Newsroom 03/02/2016 | 14:13

The level of consumer confidence in Romania is the highest registered at the end of a year for the country since 2010, despite a fall of 5 points (reaching 79) on the Nielsen Consumer Confidence Index in Q4 of 2015 compared to Q3 of the same year, according to a Nielsen press release. Furthermore, Romanian consumers continue to place health, job security and debt payments on top of their list of concerns and 54 percent of respondents believe that the country is longer in recession. 

The Colectiv fire, and the ensuing protests and government change were the “most probable” causes of the 5-point fall in the Nielsen index, according to a company press release. This was also reflected in what Romanian consumers chose to spend their money on once they covered their monthly dues, with “outside the home entertainment” reaching the lowest level of the year in Q4.
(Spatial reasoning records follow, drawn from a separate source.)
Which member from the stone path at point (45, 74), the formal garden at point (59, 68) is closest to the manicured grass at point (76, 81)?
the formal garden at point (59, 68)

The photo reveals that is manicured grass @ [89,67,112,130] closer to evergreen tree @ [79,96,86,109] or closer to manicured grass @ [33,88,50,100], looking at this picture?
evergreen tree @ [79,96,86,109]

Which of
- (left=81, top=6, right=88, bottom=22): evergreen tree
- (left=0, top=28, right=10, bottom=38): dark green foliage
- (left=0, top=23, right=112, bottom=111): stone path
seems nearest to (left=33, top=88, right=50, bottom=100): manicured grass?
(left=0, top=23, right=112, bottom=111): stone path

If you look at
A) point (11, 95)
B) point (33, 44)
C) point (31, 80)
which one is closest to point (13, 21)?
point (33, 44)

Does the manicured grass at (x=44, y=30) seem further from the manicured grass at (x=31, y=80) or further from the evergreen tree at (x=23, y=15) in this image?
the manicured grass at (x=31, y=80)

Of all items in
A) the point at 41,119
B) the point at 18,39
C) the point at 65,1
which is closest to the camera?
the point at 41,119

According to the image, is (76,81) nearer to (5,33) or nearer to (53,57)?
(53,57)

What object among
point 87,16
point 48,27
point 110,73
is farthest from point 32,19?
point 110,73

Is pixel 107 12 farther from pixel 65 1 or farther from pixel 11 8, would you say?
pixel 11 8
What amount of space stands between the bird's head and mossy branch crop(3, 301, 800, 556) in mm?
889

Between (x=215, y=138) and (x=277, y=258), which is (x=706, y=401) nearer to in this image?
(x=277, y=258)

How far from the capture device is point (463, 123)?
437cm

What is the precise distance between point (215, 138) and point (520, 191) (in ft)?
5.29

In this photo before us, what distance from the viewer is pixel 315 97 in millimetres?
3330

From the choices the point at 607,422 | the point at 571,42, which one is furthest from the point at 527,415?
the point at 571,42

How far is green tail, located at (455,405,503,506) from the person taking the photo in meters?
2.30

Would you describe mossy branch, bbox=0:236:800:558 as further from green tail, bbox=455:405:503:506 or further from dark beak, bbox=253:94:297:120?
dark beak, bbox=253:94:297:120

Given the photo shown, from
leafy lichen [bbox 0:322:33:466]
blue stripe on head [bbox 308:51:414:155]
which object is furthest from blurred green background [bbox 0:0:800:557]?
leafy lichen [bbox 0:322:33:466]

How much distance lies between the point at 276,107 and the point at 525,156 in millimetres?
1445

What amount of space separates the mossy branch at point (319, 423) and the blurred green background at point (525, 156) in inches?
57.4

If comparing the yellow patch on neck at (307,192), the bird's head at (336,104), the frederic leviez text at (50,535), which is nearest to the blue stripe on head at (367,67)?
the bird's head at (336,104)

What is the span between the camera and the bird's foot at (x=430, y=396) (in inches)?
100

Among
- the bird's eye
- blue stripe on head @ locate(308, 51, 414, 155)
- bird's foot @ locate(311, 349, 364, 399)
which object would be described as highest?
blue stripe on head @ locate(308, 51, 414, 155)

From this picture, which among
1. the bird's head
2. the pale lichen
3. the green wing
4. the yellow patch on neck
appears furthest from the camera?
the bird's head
Unlike the European consumer who primarily worries over terrorism and the state of the economy besides job security, Romanians are mostly concerned over health, job security and debt payments, reports the Nielsen index. “Consumer worries over terrorism and immigration have increased in the past quarters in those countries most affected by recent events,” stated Louise Keely, Nielsen vice-president and president of the Demand Institute.
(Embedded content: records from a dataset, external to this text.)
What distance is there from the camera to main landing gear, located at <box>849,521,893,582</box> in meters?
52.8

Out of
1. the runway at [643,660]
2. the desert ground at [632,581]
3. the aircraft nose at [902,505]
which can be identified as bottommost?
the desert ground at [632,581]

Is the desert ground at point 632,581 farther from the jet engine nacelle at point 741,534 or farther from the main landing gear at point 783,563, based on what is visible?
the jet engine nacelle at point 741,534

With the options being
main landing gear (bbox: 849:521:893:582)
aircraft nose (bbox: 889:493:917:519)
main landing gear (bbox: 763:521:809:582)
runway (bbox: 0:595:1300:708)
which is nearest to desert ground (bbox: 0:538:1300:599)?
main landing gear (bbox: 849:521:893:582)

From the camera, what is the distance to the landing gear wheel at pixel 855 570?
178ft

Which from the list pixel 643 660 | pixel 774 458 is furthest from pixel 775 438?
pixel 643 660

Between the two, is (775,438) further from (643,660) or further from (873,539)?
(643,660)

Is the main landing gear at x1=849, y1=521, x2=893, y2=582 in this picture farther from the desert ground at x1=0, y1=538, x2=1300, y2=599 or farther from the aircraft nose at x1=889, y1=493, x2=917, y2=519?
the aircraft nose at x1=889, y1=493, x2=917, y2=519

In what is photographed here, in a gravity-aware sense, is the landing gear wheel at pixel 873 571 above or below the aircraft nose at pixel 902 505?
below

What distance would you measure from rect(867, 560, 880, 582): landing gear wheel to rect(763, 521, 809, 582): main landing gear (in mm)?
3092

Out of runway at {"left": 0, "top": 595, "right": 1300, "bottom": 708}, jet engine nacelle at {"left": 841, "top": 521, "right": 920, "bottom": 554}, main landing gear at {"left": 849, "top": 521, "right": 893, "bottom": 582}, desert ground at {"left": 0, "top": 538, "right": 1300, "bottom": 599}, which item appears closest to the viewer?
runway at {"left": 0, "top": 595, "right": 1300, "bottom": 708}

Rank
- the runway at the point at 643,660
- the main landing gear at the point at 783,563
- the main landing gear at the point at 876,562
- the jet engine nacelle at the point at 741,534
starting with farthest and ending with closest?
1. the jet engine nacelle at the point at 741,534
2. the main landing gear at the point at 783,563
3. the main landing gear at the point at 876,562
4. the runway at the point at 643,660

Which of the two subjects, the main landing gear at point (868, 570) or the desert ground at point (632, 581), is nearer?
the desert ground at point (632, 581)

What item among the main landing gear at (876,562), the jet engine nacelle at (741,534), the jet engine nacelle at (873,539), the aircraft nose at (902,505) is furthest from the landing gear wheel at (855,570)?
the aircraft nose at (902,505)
At the European level, significant increases in fears regarding terrorism were seen in the United Kingdom (32 percent, +11pp) and the Netherlands (26 percent, +8pp), according to the Nielsen index. As for immigration, the Czech Republic (36 percent), Sweden (28 percent), Germany (27 percent), Austria (26 percent), Norway (26 percent), United Kingdom (22 percent), Switzerland (22 percent), and Finland (21 percent) were the countries with most increases in consumer fears.
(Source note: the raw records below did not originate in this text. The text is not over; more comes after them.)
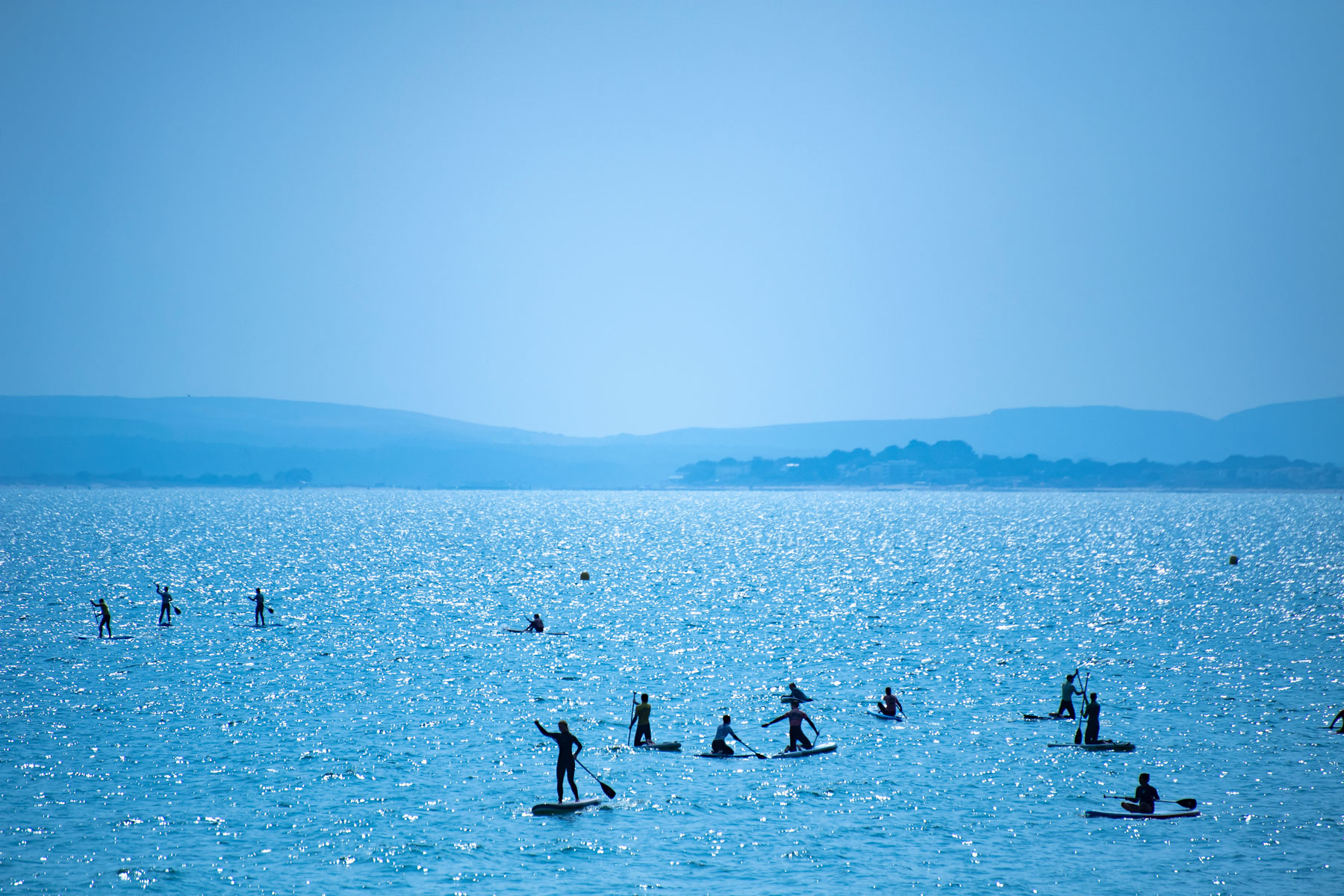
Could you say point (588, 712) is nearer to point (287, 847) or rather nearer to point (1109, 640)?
point (287, 847)

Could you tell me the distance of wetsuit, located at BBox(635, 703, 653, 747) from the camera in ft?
124

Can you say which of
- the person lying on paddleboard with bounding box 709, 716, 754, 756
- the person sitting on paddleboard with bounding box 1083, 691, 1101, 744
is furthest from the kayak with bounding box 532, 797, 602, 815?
the person sitting on paddleboard with bounding box 1083, 691, 1101, 744

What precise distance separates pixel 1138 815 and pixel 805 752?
10183 mm

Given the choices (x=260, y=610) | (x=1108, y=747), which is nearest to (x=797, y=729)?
(x=1108, y=747)

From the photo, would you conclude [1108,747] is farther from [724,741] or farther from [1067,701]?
[724,741]

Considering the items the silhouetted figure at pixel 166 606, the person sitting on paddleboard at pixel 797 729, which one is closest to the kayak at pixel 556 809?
the person sitting on paddleboard at pixel 797 729

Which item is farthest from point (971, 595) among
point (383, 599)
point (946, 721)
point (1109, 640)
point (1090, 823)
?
point (1090, 823)

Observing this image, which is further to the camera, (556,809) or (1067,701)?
(1067,701)

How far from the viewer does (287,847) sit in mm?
27578

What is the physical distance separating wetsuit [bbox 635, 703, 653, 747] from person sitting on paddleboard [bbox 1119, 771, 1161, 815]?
554 inches

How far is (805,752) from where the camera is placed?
122 ft

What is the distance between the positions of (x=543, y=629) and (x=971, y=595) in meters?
38.9

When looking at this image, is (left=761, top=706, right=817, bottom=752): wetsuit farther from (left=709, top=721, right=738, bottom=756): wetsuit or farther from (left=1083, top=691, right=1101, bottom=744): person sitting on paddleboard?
(left=1083, top=691, right=1101, bottom=744): person sitting on paddleboard

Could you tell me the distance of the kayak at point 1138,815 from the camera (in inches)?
1180
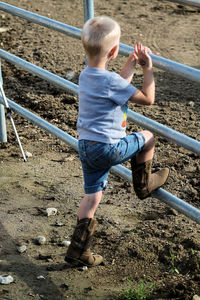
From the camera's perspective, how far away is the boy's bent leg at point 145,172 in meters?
2.80

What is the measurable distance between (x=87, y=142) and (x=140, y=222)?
3.25 ft

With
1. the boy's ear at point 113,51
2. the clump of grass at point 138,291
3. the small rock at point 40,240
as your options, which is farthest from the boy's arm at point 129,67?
the small rock at point 40,240

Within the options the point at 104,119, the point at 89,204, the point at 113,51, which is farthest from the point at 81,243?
the point at 113,51

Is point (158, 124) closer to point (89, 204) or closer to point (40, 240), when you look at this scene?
point (89, 204)

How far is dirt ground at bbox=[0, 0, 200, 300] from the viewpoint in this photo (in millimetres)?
2930

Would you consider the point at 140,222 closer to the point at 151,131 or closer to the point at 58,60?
the point at 151,131

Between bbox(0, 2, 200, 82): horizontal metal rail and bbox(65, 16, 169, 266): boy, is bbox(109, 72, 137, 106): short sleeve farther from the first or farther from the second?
bbox(0, 2, 200, 82): horizontal metal rail

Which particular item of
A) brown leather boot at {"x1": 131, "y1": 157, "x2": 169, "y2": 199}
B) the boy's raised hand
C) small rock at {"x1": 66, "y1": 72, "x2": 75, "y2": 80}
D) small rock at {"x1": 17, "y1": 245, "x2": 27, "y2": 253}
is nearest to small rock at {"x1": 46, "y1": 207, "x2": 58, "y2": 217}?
small rock at {"x1": 17, "y1": 245, "x2": 27, "y2": 253}

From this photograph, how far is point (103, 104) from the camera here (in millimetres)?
2600

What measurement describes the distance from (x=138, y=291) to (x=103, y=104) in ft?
2.84

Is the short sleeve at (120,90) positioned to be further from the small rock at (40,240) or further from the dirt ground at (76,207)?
the small rock at (40,240)

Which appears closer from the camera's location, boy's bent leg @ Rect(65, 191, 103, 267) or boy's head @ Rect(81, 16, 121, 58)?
boy's head @ Rect(81, 16, 121, 58)

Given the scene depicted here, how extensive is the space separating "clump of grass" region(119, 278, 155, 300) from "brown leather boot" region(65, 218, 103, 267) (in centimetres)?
27

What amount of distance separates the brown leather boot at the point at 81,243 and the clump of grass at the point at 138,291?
0.27 metres
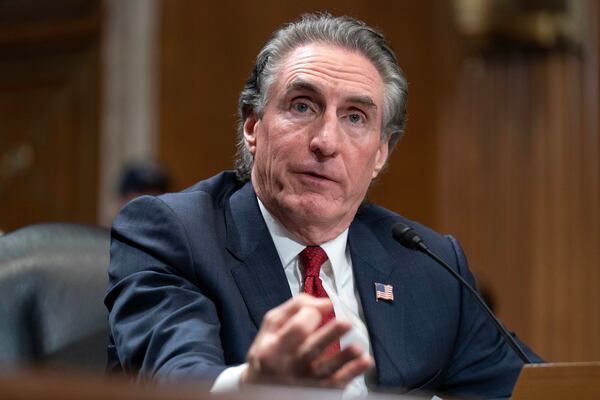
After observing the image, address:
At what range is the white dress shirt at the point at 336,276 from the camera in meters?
2.42

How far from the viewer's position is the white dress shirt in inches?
95.4

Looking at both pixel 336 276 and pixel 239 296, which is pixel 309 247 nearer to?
pixel 336 276

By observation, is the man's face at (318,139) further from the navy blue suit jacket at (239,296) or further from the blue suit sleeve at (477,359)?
the blue suit sleeve at (477,359)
When it comes to confidence about the economy, in Romania, 54 percent of respondents consider that the country is not in recession, “an increase of 1 percent compared to Q3 2015,” adds the index. For the first time in the past years, the second quarter of 2015 was “when half of Romanians considered that the country was no longer in recession”, a result that places Romania in top 5 of countries with a predominantly anti-recession sentiment, next to the Czech Republic, Denmark, Germany and Switzerland.

Globally, confidence in the economy, i.e. decrease in recession perception, has increased most in the last quarter of 2015 as compared to Q3 in Latvia (59 percent, -11pp), Estonia (46 percent, -10pp), Italy (80 percent, -9pp) and the United States (47 percent, -8pp), reports the Nielsen index. At the other end of the spectrum, Sweden (62 percent, +13 pp), Singapore (40 percent, +10pp), United Arab Emirates (53 percent, +10pp) and Norway (63 percent, +10pp) experienced increases in recession perception.